Drafted by the New York Yankees in the second round of the 1973 Major League Baseball draft, Heath made his major league debut with the team on June 3, 1978, at the age of 23. He hit .228 in 33 games with the 1978 Yankees and appeared in one game of the 1978 World Series.

On November 10, 1978, the Yankees traded Heath, Sparky Lyle, Larry McCall, Dave Rajsich, Domingo Ramos, and cash to the Texas Rangers for Dave Righetti, Juan Beníquez, Mike Griffin, Paul Mirabella, and Greg Jemison. The following June, after never playing at the major league level for Texas, Heath was traded to the Oakland Athletics where he got substantial playing time in seven seasons with the Athletics. Heath hit .333 for the A's in the 1981 American League Championship Series.

While with the A's, Heath caught Mike Warren's no-hitter on September 29, 1983.

After a season in which he batted .250 with 13 home runs, Heath was traded along with Tim Conroy from the Athletics to the Cardinals for Joaquín Andújar during the Winter Meetings on December 10, 1985. The Cardinals were in need of a catcher after releasing Darrell Porter and having only a barely tested Tom Nieto on its depth chart.

Heath was known for his strong throwing arm.
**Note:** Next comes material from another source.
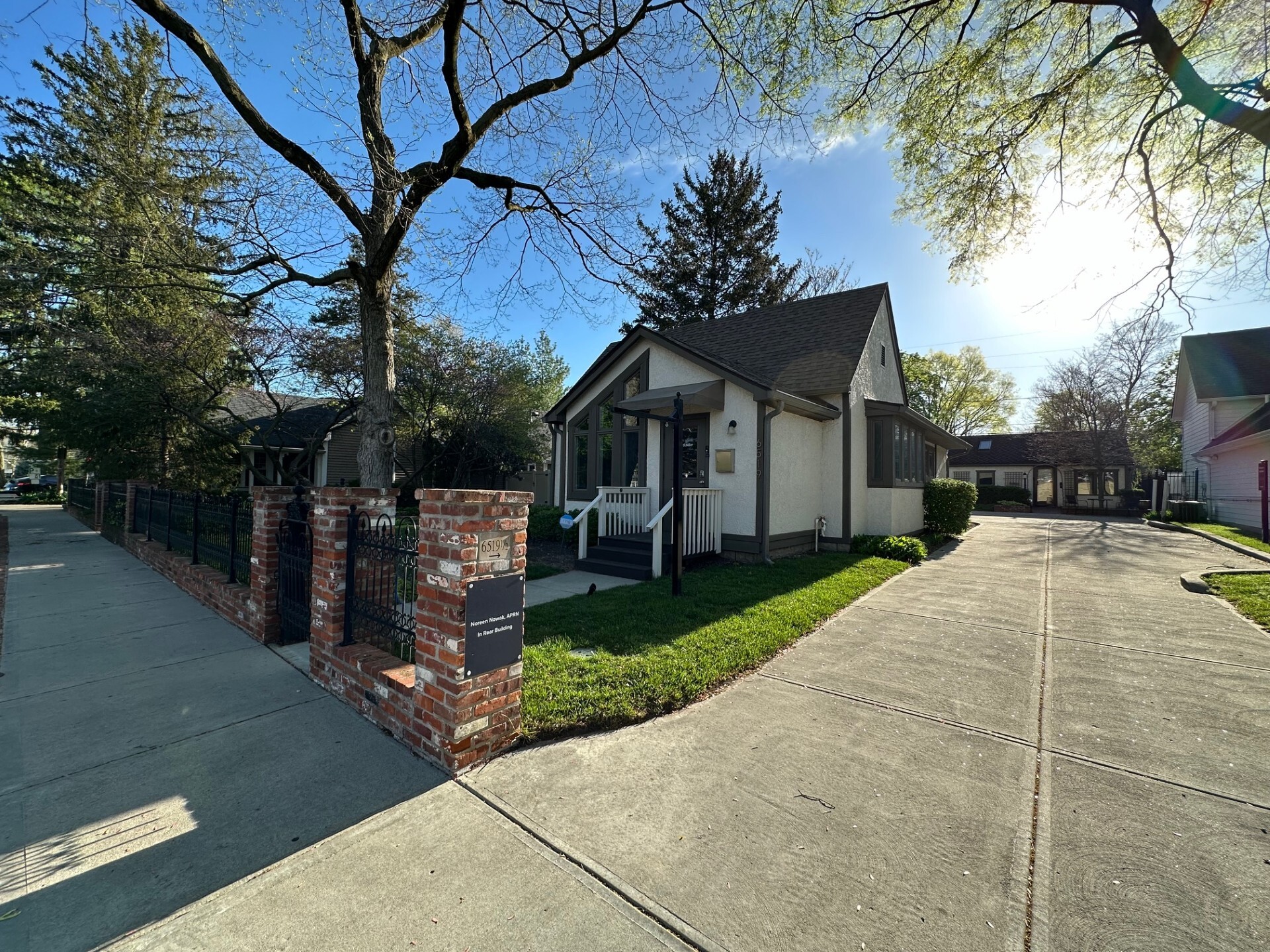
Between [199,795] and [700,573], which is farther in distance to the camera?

In 1989, playing with the Detroit Tigers, Heath led the AL's catchers with 66 assists and 10 double plays.

Heath singled in his last plate appearance, on July 2, 1991, against the Cincinnati Reds.

In 1325 games over 14 seasons, Heath posted a .252 batting average (1061-for-4212) with 462 runs, 173 doubles, 27 triples, 86 home runs, 469 RBI, 54 stolen bases and 278 bases on balls. He finished his career with an overall .981 fielding percentage. In nine postseason games, he batted .190 (4-for-21) with 2 runs, 1 home run and 2 RBI.